Why? Because just as you tuck into a meal of truffle pizza and prosecco, you might get involved in an incredibly nerdy conversation about continuity issues in the "Return of the Jedi" with a party guest whom you swear you've seen before but can't place. You and he might chatter on for about half an hour over all kinds of inane topics, and you might think to yourself that you've met a cool new friend, and after he leaves you might realize that he's this guy, and holy crap you wish you had known that because you would have hugged him tightly and thanked him for all the glorious potions he's bestowed upon the world.
A few hours later, the birthday boy might suggest that you pair a Brooklyn Chocolate Stout with a wedge of funky blue cheese, and you might try it and decide that's what you want to have every morning for breakfast because it's so ridiculously delicious.
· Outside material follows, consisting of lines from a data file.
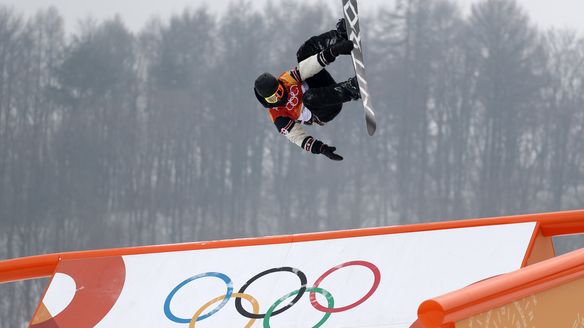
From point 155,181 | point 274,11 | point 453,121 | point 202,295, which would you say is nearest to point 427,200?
point 453,121

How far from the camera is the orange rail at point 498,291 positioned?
3508 millimetres

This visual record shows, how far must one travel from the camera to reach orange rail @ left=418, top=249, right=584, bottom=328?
11.5 ft

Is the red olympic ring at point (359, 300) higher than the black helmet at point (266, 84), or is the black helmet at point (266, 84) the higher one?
the black helmet at point (266, 84)

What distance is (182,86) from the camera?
61.9 m

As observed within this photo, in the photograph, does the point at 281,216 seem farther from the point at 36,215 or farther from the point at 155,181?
the point at 36,215

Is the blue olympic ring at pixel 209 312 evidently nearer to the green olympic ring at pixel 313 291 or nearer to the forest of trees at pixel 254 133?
the green olympic ring at pixel 313 291

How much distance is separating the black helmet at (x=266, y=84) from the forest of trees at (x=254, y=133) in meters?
43.0

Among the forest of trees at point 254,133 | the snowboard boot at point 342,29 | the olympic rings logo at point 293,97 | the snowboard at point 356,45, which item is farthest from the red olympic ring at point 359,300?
the forest of trees at point 254,133

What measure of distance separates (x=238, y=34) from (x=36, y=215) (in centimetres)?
2063

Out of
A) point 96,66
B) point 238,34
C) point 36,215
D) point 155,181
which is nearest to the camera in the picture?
point 36,215

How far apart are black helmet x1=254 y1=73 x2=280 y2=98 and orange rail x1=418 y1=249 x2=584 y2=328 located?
10.2 feet

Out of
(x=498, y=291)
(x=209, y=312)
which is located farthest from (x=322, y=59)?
(x=498, y=291)

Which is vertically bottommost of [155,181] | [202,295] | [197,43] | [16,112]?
[202,295]

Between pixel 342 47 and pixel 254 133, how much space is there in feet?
162
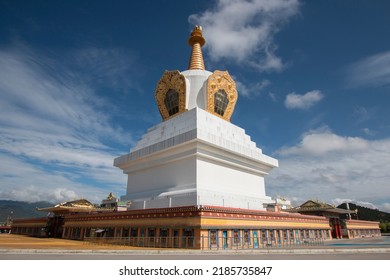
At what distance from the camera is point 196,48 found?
31.8 meters

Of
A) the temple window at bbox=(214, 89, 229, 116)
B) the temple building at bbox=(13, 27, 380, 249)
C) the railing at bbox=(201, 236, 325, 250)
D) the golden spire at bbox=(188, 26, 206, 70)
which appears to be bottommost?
the railing at bbox=(201, 236, 325, 250)

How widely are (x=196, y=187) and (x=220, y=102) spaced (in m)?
10.4

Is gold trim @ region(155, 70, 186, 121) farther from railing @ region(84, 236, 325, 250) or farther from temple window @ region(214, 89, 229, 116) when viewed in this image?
railing @ region(84, 236, 325, 250)

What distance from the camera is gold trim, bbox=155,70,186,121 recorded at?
87.2 feet

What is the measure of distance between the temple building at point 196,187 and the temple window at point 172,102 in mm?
102

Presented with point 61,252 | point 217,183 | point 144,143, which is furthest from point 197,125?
point 61,252

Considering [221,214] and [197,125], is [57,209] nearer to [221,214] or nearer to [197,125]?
[197,125]

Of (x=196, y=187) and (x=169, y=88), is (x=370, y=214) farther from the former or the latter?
(x=196, y=187)

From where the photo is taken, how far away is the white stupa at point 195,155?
833 inches

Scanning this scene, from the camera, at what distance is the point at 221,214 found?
1673 centimetres

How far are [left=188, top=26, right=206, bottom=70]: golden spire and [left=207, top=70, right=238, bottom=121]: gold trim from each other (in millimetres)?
3360

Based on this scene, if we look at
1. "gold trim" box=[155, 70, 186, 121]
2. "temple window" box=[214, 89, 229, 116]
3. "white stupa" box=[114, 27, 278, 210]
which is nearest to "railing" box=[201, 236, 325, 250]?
"white stupa" box=[114, 27, 278, 210]

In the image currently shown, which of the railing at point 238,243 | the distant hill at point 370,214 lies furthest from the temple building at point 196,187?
the distant hill at point 370,214

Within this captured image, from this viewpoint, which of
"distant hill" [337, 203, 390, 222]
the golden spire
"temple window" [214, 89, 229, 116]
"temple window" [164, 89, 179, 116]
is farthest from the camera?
"distant hill" [337, 203, 390, 222]
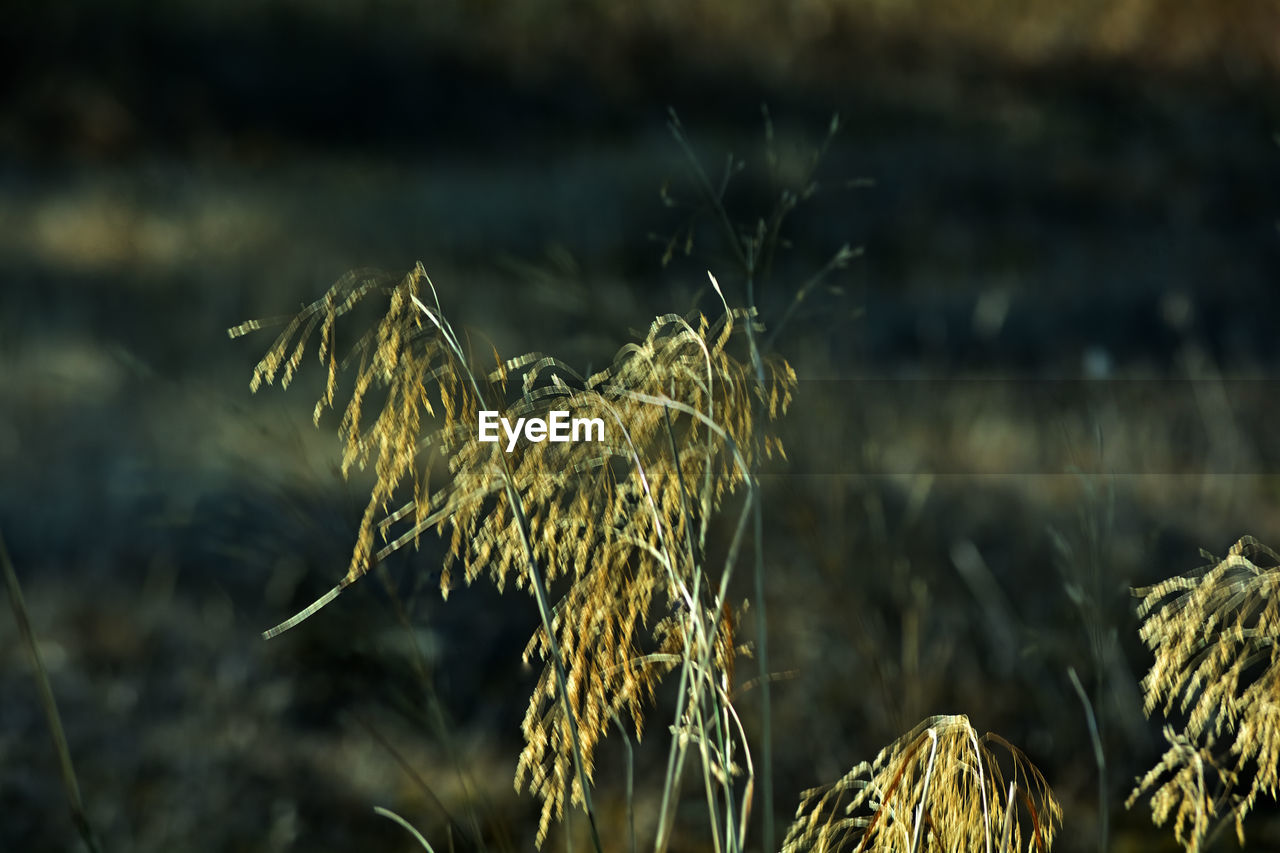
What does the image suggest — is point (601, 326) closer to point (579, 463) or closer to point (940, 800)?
point (579, 463)

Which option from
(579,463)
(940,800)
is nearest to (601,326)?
(579,463)

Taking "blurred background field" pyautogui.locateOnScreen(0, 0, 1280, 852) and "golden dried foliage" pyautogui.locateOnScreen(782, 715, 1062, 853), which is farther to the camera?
"blurred background field" pyautogui.locateOnScreen(0, 0, 1280, 852)

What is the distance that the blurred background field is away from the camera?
1.59 metres

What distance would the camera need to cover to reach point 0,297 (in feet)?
10.0

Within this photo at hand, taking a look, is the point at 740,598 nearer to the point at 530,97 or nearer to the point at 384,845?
the point at 384,845

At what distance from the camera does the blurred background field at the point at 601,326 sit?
1589 mm

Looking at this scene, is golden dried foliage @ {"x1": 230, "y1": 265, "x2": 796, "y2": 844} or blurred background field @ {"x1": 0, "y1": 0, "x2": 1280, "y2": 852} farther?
blurred background field @ {"x1": 0, "y1": 0, "x2": 1280, "y2": 852}

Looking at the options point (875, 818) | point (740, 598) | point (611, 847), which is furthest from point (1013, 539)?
point (875, 818)

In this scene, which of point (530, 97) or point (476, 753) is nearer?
point (476, 753)

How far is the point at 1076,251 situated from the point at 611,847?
8.52 feet

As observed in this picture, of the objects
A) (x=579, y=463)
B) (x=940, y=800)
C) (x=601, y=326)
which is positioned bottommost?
(x=940, y=800)

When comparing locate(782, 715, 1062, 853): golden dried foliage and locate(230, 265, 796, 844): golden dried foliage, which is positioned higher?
locate(230, 265, 796, 844): golden dried foliage

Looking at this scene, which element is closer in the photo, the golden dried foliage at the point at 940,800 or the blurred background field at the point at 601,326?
the golden dried foliage at the point at 940,800

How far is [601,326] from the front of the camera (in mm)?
950
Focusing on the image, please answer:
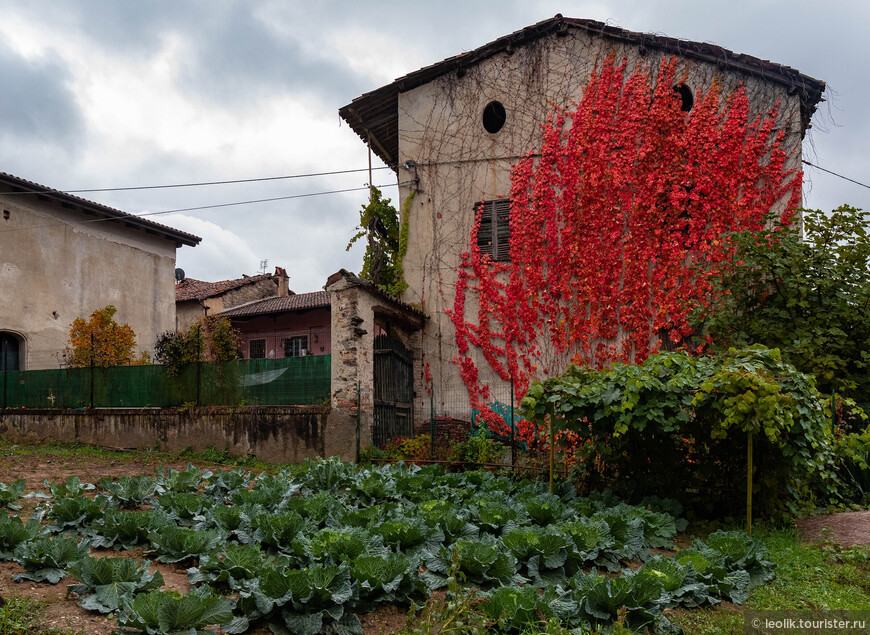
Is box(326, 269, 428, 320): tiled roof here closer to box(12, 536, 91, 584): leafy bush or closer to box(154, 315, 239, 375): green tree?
box(154, 315, 239, 375): green tree

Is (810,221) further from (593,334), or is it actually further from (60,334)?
(60,334)

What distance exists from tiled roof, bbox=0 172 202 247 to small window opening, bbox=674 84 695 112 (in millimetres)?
17371

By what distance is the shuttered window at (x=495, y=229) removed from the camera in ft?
42.3

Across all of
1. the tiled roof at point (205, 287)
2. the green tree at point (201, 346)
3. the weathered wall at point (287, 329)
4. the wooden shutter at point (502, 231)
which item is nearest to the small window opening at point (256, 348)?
the weathered wall at point (287, 329)

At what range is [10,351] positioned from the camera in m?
18.5

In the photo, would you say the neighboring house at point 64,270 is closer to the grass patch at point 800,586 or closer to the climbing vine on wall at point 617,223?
the climbing vine on wall at point 617,223

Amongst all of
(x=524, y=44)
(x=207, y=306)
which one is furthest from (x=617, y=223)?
(x=207, y=306)

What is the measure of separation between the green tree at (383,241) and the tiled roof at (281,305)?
9.96m

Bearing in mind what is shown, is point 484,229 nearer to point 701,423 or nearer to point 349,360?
point 349,360

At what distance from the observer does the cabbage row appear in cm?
371

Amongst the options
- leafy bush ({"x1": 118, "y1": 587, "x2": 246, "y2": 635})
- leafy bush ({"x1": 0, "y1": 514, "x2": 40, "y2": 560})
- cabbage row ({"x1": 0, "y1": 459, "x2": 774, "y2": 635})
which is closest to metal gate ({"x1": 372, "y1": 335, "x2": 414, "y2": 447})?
cabbage row ({"x1": 0, "y1": 459, "x2": 774, "y2": 635})

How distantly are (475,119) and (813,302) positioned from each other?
25.4 feet

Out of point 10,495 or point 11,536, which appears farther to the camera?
point 10,495

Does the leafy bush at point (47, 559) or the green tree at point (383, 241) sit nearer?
the leafy bush at point (47, 559)
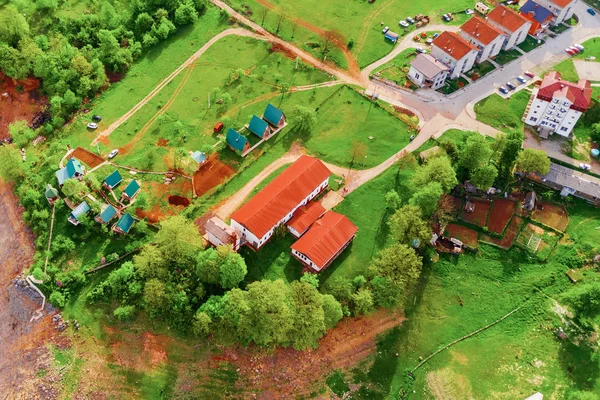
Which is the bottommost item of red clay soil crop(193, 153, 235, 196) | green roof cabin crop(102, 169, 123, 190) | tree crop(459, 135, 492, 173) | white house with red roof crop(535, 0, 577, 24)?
green roof cabin crop(102, 169, 123, 190)

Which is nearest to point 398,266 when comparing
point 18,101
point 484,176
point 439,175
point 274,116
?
point 439,175

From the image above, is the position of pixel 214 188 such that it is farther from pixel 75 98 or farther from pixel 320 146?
pixel 75 98

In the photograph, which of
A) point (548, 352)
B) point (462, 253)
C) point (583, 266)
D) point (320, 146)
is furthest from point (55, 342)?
point (583, 266)

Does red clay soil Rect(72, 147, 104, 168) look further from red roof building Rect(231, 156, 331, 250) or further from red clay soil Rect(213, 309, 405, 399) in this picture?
red clay soil Rect(213, 309, 405, 399)

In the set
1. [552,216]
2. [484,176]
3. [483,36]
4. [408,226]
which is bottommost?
[408,226]

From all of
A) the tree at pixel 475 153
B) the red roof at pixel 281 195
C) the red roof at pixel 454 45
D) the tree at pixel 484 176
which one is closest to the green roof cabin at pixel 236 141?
the red roof at pixel 281 195

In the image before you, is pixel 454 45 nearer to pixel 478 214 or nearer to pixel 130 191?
pixel 478 214

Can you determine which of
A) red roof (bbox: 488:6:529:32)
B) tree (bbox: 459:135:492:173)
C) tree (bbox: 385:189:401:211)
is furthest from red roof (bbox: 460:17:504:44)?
tree (bbox: 385:189:401:211)
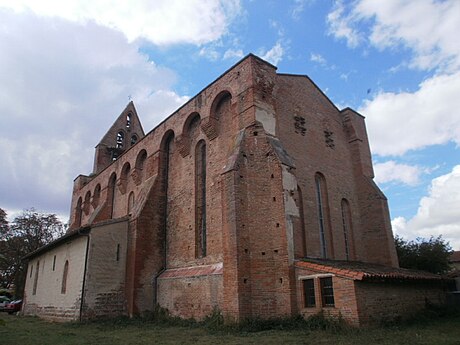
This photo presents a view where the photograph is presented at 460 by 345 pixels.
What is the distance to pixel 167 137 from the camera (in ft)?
64.8

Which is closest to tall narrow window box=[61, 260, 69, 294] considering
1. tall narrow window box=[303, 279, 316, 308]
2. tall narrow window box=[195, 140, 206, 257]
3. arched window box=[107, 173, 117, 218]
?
tall narrow window box=[195, 140, 206, 257]

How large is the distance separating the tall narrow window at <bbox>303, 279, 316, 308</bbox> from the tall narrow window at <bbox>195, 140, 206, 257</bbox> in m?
5.32

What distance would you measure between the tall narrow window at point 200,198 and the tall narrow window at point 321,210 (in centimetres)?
495

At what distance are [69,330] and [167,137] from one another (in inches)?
409

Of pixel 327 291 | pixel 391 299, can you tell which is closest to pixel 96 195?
pixel 327 291

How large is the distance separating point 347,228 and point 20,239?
1239 inches

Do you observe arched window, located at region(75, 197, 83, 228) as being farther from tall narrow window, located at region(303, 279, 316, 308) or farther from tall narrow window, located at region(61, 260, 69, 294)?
tall narrow window, located at region(303, 279, 316, 308)

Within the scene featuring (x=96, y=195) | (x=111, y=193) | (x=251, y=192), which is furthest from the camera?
(x=96, y=195)

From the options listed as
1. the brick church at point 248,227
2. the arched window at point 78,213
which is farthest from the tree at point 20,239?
the brick church at point 248,227

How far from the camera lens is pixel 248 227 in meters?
12.4

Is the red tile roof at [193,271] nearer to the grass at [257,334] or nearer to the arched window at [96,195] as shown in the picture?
the grass at [257,334]

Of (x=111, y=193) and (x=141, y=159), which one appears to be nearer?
(x=141, y=159)

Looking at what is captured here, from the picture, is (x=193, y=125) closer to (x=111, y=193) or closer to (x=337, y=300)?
(x=111, y=193)

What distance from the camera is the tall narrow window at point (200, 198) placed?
51.7 feet
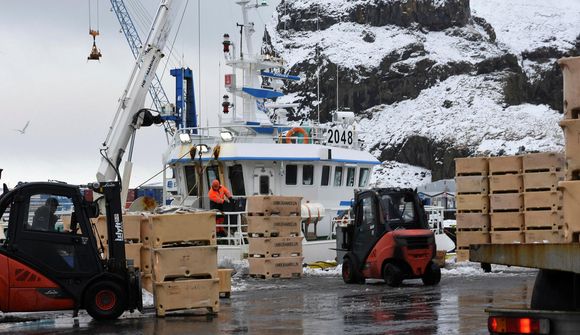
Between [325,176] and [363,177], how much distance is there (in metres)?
1.93

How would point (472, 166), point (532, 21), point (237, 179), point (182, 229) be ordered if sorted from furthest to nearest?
point (532, 21) < point (237, 179) < point (472, 166) < point (182, 229)

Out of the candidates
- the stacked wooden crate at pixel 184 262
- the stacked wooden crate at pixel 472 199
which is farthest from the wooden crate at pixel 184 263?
the stacked wooden crate at pixel 472 199

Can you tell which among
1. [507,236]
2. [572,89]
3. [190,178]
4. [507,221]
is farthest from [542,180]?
[572,89]

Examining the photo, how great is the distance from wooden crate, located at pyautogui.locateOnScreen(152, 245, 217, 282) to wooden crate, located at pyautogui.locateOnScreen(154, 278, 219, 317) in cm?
14

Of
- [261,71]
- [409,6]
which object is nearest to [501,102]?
[409,6]

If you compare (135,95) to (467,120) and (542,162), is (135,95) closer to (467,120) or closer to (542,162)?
(542,162)

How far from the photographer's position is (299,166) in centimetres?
2673

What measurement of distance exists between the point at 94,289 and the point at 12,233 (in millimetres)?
1191

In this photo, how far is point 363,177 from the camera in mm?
28922

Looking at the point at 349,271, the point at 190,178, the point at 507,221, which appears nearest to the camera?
the point at 349,271

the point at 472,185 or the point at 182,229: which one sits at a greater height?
the point at 472,185

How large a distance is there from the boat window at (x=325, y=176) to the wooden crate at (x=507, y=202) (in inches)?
251

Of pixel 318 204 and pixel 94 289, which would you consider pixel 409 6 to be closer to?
pixel 318 204

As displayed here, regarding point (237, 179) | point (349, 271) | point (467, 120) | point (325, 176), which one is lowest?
point (349, 271)
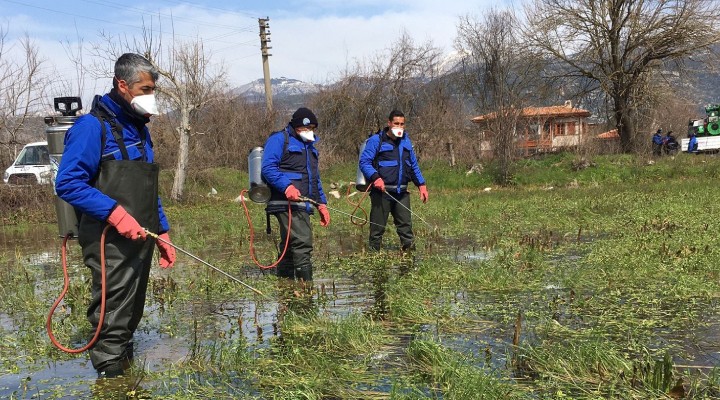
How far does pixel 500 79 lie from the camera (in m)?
22.2

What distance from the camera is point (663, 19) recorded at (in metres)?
26.4

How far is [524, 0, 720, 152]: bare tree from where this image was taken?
26.2 m

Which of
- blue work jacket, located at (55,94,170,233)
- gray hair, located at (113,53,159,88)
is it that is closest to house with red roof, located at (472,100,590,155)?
gray hair, located at (113,53,159,88)

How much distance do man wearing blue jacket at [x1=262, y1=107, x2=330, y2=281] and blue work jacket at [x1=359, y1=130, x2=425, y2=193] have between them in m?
1.59

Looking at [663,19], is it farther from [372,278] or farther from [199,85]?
[372,278]

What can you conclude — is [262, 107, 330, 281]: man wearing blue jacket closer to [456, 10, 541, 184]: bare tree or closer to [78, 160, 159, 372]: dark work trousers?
[78, 160, 159, 372]: dark work trousers

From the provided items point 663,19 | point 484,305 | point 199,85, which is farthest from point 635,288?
point 663,19

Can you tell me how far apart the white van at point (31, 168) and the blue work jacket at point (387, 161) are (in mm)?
11999

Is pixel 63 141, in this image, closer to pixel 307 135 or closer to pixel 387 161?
pixel 307 135

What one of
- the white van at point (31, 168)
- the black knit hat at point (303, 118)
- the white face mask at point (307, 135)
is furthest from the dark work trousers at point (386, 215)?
the white van at point (31, 168)

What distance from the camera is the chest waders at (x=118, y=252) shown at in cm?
393

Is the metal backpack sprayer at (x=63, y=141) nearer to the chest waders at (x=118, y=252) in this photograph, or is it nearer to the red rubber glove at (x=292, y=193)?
the chest waders at (x=118, y=252)

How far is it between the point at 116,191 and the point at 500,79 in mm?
19870

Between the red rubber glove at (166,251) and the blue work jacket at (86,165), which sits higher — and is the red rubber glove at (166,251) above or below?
below
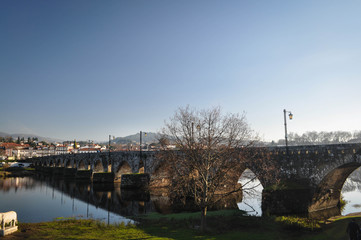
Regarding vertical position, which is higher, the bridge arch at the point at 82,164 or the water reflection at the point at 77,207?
the bridge arch at the point at 82,164

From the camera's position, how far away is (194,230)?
15.0 m

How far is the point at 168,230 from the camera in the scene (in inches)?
605

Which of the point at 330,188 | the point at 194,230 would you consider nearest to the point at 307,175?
the point at 330,188

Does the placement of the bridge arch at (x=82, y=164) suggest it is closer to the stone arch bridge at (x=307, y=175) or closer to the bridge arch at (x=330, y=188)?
the stone arch bridge at (x=307, y=175)

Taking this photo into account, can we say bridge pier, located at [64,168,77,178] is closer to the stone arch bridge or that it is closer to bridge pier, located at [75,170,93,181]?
bridge pier, located at [75,170,93,181]

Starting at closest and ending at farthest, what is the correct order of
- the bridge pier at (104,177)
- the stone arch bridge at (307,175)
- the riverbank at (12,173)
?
the stone arch bridge at (307,175), the bridge pier at (104,177), the riverbank at (12,173)

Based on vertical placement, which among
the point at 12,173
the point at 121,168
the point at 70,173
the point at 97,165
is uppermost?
the point at 121,168

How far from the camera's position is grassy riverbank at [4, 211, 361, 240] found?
13.4 m

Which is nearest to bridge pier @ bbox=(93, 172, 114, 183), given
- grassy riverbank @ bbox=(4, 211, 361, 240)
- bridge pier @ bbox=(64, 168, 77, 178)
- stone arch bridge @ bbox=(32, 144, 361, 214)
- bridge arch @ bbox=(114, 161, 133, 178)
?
bridge arch @ bbox=(114, 161, 133, 178)

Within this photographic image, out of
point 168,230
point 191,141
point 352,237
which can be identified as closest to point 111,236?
point 168,230

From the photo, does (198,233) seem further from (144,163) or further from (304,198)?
(144,163)

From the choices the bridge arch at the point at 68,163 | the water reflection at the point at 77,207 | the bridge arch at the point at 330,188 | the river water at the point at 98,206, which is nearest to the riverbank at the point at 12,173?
the bridge arch at the point at 68,163

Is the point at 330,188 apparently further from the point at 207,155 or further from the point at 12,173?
the point at 12,173

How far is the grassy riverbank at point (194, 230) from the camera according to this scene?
526 inches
Then you might end up at Gramercy Tavern, sipping vintage beers (like this one, which was so good you could pour it over a stack of pancakes) until 2am, when you might finally notice that your table is the only one without chairs piled on it.
I tippled home as satiated and content as I'd felt in a long, long time. If I had encountered the neighbors at that point, I would have thrown my arms around them and offered to cover my entire apartment with Tempur-Pedic foam.
So I guess the moral of this long, rambling adventure of a post is that if some little shard of life is wedging its way under your fingernails, get out there and live a little. It's great for what ails you.